BlueOak Resources, a startup company backed by some of the biggest names in U.S. venture capital has raised $35 million in project financing to mine precious metals in Arkansas.

BlueOak won’t be strip-mining, open-pit mining, or moving mountains to get at precious metals. Instead the company intends to build mini-refineries that will extract the wealth of gold, silver, copper, and rare earth minerals buried deep in the bowels of the closets, drawers, and bags where the detritus that collects with each new release of the modern world’s latest and greatest gizmos and gadgetry amasses.

In the U.S., consumers alone dispose of some 3.2 million tons of e-waste every year and more than 80% ends up in the trash, contributing to more than 70% of all toxic metals in U.S. landfills. Around the world, only about 13% of e-waste undergoes any kind of recycling, according to a 2009 study from Advanced Technologies Materials Inc. Cities in China, like Guiyu, which is hailed as the international capital of e-waste, receives 4,000 tons of electronic garbage every hour.

For BlueOak, this trash is literally treasure. The company estimates that mining companies spend roughly $12 billion per year searching for virgin ore deposits. While the U.S. throws out one ton of cell phones every 20 minutes, with each ton containing 70 times the amount of gold and silver found in virgin ore. For copper the number is even higher, with the equivalent of roughly one-third of global mining production thrown out in e-waste globally every year.

The company’s first refinery, in Osceola, Ark., is backed by an initial commitment of $35 million from the Arkansas Teachers’ Retirement Fund, a consortium of undisclosed European and U.S. investors and the Arkansas Development Finance Authority. Production at the facility will begin in 2015, with the first factory able to process 15 million pounds of scrap per year.

BlueOak gold

Gold mined using BlueOak e-waste recycling technology.
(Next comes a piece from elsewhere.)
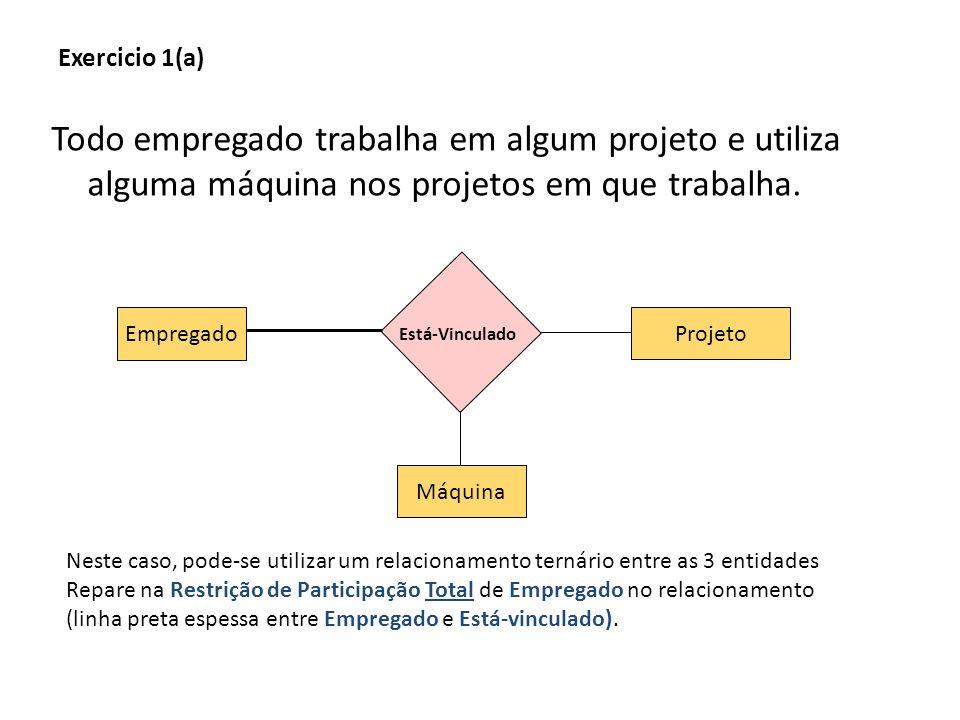 Exercicio 1(a) Todo empregado trabalha em algum projeto e utiliza alguma máquina nos projetos em que trabalha. Empregado Projeto Está-Vinculado Máquin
BlueOak was launched in 2011 by Privahini Bradoo, a former executive at the emissions reduction and fuel production company LanzaTech New Zealand Ltd., and Bryce Goodman, a former analyst for Mitsubishi Corp. who specialized in rare earth minerals. The company raised an initial $7.5 million from Kleiner Perkins Caufield & Byers and Boston-based Terawatt Ventures.

The idea for the company came from watching the development of the scrap-steel recycling business in the U.S. and the advent of mini-mill refining, according to Bradoo. “Fifty or sixty years ago the primary way you made steel was to dig a hole in the ground, extract ore, and smelt it. The mini-mill guys realized you could recover value from scrap steel and set up facilities in some of the most rural parts of America.”

Borrowing from that model, Bradoo envisions the possibility of setting up small refineries for e-waste across the U.S. It’s a vision that’s shared by some of the company’s investment partners, like the Heartland Renaissance Fund, the Los Angeles-based National New Markets Fund, and U.S. Bancorp Community Development Corp., which all provided tax credit financing to help BlueOak raise project finance for the facility.

“The New Markets Tax Credits were created with the vision of empowering and driving positive impact within rural communities in the U.S. and the BlueOak project allows us to do just that in Osceola,” said Sam Walls, the president of the Heartland Renaissance Fund, in a statement.